A year later, construction began on two more one-story Mission Revival school buildings, both also designed by Ferris. At a cost of $250,000 ($6,250,000 in 2015 dollars), the two new schools were completed in 1911. The two buildings were similar in size and design to McKinley Park and Orvis Ring, but of more elaborate decoration, with large Moorish-style domed towers framing their entrances. The new Mary S. Doten School, named after the famous Nevada educator and suffragette Mary S. Doten, was located on Washington and West 5th Street. Its first principal was Echo Loder. The new Mount Rose School, located on Lander and La Rue Streets, was later expanded by Lehman Ferris, George Ferris' son.

The four new schools, later known as the 'Four Sisters' or the 'Spanish Quartet,' became a defining architectural focal points of Reno and preeminent examples of Mission Revival architecture in Nevada.

While Billinghurst was known to have admired Mission architecture, another reason was brought up for choosing the style. The Nevada State Superintendent of Public Instruction reported to the 27th Session of the Nevada Legislature that the Mission style is "especially adapted to one-story structures " and that "there is nothing better for school purposes than one-story buildings. The one-story plan eliminates the stair climbing so destructive to the nervous strength of pupils and teachers, and also renders danger from fire impossible."

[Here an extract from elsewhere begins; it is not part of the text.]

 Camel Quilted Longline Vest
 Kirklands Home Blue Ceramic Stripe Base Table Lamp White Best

Under Billinghurst's leadership, Washoe County was the first in the state to introduce middle schools, and in 1930, B.D. Billinghurst Middle School was established and named in his honor, one of five such middle schools established during his superintendency. He was also associated with educational reforms such as the establishment of the Nevada State Textbook Commission, laws providing free textbooks for public school students, compulsory attendance laws, laws requiring medical examination of public school students, education finance laws, and improvement in Nevada public school curriculum. He was also a lecturer on educational matters at the University of Nevada, Reno, from which he later received an honorary Legum Doctor.

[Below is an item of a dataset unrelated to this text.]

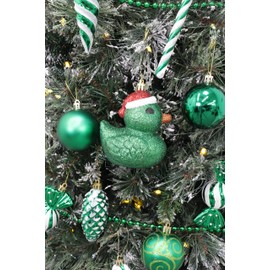 Christmas Concepts® Pack of 2-110mm (4.3") Emerald Green Glittery Festive Duck Baubles - Christmas Tree Decorations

Washoe County was the largest and best-financed school district in Nevada during Billinghurst's administration, and the programs he implemented were ahead of their time, implemented later by other districts. In 1933, the United States Office of Education rated Nevada's schools second in the nation, with only New York ahead of them. A seasoned member of the National Education Association, Billinghurst was well known in education circles, often consulted by educators from across the nation regarding their own schools and districts, as well as by lawmakers and governors, who considered his advice when introducing new legislation or reforming education programs.

== Billinghurst House ==
Constructed in 1910, the Benson Billinghurst House was constructed by B.D. Billinghurst as a personal residence, a bungalow with varnished pine finishes.